● Requirement 1
In the forum post below, what did the person who contacted the writer tell the writer to do?

No, I don't want to react to silly messages. I just want to browse the forum without even seeing them. I can't say I blacklist only those who disagree with me (let's say on political issues). The biggest chunk of the ignored members is comprised of those whose behavior I find peculiar (they either ask weird questions or provide weird answers, or act like they want they are talking about when they clearly don't). I've received a couple of strange private messages, too, but they are usually sent by those who are very new to the forum and more likely won't participate in two days.

I honestly can't imagine using the forum without blocking people.  

Here's an anecdote: one day I came across a thread with a simple question in the English Only forum. Well, of course, I'm not a native speaker but it doesn't mean I can't answer a simple question correctly, especially if the question is about grammar. That's exactly what I did, I answered the question. The person contacted me and told me, literally, to stay away from his threads because he was only interested in what native speakers had to say. I find this type of behavior very offensive. I must admit I stopped browsing the English Only that much and explaining what I can explain because I feel like there're a lot of people who're more interested in native speakers no matter how basic their question is. Well, this is fair, I guess, otherwise they'd not be using the forum. The person is a proud member of my ignore list.

● Material
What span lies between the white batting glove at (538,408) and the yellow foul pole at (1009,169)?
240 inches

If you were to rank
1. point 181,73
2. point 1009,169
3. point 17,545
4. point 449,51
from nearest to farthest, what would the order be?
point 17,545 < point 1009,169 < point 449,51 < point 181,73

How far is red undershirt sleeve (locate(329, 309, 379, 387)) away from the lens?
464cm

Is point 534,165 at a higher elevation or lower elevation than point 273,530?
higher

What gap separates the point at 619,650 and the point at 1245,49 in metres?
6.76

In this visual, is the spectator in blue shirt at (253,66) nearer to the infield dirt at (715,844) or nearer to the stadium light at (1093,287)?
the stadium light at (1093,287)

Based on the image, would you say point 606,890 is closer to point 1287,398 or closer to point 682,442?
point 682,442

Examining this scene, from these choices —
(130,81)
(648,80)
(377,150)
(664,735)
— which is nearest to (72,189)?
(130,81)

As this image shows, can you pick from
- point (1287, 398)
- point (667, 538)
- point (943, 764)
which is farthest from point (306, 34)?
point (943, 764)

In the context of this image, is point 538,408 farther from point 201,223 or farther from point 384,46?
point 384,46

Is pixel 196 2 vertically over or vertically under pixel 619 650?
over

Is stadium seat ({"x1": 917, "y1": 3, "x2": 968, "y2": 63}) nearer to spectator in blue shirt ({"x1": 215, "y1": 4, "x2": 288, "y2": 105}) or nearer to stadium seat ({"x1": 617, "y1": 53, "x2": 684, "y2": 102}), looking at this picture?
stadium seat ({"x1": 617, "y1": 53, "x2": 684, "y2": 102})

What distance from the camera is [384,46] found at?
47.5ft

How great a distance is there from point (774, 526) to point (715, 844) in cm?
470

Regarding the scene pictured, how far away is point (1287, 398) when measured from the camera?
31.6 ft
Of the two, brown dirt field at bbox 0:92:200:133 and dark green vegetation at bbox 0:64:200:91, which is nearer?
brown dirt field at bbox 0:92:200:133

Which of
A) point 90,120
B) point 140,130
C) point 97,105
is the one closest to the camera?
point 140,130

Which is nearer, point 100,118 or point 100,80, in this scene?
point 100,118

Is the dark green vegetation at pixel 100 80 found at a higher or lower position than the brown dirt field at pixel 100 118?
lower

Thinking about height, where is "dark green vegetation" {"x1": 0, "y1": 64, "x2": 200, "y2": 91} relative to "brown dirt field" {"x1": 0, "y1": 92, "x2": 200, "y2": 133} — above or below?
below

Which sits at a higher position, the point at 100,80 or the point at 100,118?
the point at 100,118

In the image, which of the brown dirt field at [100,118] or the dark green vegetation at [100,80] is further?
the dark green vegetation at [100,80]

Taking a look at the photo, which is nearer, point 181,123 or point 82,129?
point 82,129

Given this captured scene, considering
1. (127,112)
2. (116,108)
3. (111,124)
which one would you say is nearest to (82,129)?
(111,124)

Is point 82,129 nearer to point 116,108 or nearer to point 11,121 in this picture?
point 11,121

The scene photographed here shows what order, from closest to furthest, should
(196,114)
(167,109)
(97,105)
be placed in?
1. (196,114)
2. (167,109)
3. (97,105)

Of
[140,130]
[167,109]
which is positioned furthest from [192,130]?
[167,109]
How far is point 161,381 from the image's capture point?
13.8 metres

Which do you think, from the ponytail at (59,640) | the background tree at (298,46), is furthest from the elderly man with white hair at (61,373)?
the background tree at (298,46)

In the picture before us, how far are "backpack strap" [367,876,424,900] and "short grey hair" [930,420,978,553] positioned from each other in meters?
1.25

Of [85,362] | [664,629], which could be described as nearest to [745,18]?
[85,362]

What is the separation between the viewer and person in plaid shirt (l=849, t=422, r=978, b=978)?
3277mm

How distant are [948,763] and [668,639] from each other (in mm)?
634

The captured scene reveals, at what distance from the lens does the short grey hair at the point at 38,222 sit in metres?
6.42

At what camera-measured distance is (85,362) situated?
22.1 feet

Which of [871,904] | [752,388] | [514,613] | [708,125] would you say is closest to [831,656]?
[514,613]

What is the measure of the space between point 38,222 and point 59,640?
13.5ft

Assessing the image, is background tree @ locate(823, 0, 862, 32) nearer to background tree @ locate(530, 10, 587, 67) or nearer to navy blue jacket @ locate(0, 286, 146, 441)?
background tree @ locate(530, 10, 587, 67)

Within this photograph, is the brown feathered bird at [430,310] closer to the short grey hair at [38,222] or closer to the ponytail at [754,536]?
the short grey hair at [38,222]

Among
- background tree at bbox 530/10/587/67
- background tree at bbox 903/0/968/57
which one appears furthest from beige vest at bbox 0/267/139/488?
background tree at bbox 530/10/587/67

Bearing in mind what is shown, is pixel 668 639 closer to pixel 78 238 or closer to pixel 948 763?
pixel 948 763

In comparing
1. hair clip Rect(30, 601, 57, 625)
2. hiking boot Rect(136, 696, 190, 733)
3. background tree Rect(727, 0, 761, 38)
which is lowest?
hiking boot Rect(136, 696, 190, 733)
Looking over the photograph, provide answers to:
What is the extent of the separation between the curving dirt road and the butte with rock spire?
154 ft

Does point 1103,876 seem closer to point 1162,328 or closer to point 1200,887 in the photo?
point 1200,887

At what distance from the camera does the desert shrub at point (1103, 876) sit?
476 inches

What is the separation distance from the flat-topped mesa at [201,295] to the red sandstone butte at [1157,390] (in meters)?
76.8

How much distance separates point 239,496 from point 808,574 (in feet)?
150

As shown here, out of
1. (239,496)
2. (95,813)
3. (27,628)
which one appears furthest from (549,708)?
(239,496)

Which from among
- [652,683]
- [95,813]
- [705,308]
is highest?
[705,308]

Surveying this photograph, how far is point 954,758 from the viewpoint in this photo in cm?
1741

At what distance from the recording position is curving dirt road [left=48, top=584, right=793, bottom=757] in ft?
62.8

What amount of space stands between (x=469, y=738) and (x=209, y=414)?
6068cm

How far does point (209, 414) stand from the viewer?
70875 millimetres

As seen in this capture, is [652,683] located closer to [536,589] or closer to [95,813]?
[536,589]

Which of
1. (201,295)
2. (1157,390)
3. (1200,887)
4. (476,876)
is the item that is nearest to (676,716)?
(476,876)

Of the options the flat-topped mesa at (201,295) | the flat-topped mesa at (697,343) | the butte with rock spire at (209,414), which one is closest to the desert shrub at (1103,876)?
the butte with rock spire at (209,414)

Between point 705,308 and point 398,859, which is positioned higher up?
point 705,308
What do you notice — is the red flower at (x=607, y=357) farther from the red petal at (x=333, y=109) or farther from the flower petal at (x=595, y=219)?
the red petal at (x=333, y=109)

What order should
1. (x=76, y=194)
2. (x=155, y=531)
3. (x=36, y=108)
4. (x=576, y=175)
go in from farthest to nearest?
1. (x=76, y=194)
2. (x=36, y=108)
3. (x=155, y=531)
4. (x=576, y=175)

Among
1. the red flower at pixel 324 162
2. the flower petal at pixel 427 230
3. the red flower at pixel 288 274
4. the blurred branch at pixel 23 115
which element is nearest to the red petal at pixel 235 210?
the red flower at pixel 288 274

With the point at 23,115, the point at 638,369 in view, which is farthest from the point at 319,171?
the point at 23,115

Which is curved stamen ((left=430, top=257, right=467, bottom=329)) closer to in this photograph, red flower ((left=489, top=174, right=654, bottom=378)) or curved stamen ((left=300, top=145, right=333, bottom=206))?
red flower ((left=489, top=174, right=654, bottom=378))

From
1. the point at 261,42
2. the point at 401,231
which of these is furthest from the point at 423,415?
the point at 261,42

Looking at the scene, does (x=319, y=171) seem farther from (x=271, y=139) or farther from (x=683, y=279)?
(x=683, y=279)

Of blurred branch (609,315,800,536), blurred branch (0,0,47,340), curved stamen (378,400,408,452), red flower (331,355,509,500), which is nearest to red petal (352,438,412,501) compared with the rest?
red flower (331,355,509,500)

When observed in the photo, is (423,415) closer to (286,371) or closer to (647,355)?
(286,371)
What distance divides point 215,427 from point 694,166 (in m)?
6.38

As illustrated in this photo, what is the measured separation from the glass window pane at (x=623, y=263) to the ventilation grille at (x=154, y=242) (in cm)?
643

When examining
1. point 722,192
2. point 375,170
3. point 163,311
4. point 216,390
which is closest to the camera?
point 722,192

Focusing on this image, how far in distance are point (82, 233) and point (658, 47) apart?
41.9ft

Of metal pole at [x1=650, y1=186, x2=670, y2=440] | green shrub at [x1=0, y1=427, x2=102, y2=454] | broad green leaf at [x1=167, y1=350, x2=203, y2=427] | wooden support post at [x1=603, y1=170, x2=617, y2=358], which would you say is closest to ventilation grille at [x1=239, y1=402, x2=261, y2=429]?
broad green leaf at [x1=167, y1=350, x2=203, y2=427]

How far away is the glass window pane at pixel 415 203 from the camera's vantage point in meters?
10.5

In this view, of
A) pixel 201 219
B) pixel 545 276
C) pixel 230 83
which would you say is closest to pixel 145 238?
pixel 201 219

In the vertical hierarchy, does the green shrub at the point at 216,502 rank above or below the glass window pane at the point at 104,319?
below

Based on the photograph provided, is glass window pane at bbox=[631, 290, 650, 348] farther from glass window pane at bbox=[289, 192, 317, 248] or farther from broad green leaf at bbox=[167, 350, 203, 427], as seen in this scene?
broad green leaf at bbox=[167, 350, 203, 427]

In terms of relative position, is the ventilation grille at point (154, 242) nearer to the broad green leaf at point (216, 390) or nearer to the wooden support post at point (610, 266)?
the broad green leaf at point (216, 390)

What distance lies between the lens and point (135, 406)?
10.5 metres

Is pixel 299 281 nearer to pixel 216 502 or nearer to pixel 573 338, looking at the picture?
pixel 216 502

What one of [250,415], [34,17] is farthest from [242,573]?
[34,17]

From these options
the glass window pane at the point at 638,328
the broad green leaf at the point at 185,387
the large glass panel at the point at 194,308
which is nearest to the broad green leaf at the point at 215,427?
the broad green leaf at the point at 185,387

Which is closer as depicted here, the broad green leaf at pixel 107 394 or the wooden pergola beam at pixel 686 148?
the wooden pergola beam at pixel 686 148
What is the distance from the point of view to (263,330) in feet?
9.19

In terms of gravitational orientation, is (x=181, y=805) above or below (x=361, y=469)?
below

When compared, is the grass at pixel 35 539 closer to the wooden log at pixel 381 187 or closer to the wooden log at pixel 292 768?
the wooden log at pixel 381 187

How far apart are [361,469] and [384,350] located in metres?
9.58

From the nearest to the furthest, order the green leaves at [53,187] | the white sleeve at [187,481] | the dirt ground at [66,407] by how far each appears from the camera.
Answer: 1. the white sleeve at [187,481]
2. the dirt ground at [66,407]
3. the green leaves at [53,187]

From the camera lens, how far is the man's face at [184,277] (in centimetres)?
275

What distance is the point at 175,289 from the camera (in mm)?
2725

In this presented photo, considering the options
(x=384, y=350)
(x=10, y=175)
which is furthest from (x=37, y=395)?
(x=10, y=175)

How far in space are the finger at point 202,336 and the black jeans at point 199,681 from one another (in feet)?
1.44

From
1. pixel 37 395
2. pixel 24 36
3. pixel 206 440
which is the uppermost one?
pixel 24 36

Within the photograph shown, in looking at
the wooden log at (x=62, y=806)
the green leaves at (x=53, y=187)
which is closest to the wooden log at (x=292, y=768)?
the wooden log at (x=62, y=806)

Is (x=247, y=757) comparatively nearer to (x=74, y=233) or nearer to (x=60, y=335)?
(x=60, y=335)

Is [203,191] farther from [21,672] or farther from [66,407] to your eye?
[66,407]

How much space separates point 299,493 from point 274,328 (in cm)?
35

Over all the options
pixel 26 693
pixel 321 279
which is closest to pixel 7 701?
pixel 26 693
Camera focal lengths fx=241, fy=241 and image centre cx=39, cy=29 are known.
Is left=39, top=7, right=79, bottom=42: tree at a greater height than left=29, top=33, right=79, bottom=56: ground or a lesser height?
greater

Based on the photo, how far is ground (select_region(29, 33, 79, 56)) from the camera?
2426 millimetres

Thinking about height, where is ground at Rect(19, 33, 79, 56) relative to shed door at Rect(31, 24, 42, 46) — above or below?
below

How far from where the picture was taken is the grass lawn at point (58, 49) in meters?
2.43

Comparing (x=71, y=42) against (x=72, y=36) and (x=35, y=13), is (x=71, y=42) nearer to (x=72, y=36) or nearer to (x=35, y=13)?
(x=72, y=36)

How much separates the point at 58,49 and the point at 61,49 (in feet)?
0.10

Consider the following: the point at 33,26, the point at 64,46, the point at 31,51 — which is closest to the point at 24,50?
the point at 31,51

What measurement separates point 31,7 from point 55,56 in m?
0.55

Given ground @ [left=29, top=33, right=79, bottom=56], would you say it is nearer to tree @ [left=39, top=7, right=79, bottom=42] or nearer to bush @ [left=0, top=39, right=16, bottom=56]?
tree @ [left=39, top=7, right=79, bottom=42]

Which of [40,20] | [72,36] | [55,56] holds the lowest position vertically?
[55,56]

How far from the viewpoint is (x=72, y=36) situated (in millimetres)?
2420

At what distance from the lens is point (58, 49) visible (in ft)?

● Requirement 2
Extract every line of the records above that contains the string "farther". Case counts.

● Full answer 1
To stay away from his threads, because he was only interested in what native speakers had to say.

● Full answer 2
In the context of this image, is point 538,408 farther from point 201,223 or farther from point 384,46?
What do you notice — is the red flower at (x=607, y=357) farther from the red petal at (x=333, y=109) or farther from the flower petal at (x=595, y=219)?
Looking at the scene, does (x=319, y=171) seem farther from (x=271, y=139) or farther from (x=683, y=279)?
Based on the photograph provided, is glass window pane at bbox=[631, 290, 650, 348] farther from glass window pane at bbox=[289, 192, 317, 248] or farther from broad green leaf at bbox=[167, 350, 203, 427], as seen in this scene?
Is [203,191] farther from [21,672] or farther from [66,407] to your eye?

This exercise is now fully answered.